_Petunjuk Tugas:_
Jawablah pertanyaan berikut berdasarkan artikel tentang nama zaman Reiwa.
1. Di Twitter negara mana Zhang Heng sempat menjadi pencarian paling trending?
2. Pada tanggal berapa pemerintah Jepang mengumumkan zaman Reiwa?
3. Dari kumpulan sastra Jepang kuno apa kata "Reiwa" berasal?
======== Teks Bacaan
Warganet Jepang Puja Zhang Heng, Berasal dari Naskah Klasik Manakah Nama Zaman Baru Itu?

Gao Tianyun

Beberapa hari ini, ilmuwan Tiongkok kuno dari masa Dinasti Han Timur yakni Zhang Heng (78 – 139) menjadi tersohor di internet, bahkan sempat menjadi pencarian paling trending di Twitter Jepang. Menurut media massa, banyak warganet Jepang mulai memuja ilmuwan Zhang Heng. Ada apa gerangan?

Tepat pada tanggal 1 April 2019, pemerintah Jepang mengumumkan zaman baru Jepang yakni “zaman Reiwa”. Menurut penjelasan pihak Jepang, kata ‘Reiwa’ (dalam aksara Kanji: 令和, Ling He, Red.) ini berasal dari kumpulan sastra Jepang kuno yakni “Manyoshu”.

Kali ini, sebutan untuk zaman baru ini dipilih dari kitab Jepang kuno, yang berarti mendobrak kebiasaan lama sebelumnya yang selalu mengambil sebutan zaman dari kitab Tiongkok kuno.
================
======== Bahan
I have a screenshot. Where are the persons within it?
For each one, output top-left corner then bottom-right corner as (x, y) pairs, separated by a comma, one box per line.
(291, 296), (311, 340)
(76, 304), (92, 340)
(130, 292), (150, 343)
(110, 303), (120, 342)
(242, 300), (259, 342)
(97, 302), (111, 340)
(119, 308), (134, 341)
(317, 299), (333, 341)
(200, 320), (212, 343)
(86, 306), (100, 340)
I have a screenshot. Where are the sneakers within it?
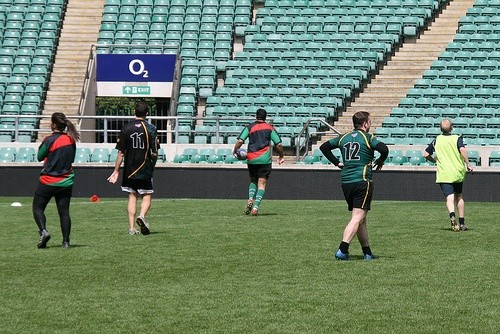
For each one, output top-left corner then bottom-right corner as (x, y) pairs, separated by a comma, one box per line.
(129, 230), (139, 236)
(37, 230), (50, 249)
(61, 241), (69, 247)
(460, 224), (467, 231)
(245, 200), (253, 214)
(335, 249), (350, 260)
(136, 216), (149, 235)
(450, 216), (459, 231)
(251, 208), (258, 215)
(363, 254), (374, 260)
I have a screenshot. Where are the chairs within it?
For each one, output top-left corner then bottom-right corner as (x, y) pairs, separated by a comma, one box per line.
(0, 0), (500, 167)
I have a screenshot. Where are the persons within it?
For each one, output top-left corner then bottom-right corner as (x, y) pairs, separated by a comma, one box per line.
(319, 111), (389, 260)
(113, 102), (160, 236)
(233, 109), (284, 215)
(32, 112), (81, 249)
(424, 119), (473, 232)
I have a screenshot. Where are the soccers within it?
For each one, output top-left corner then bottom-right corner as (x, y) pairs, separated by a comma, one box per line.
================
_Jawaban Latihan:_
1. Jepang.
2. 1 April 2019.
3. Manyoshu.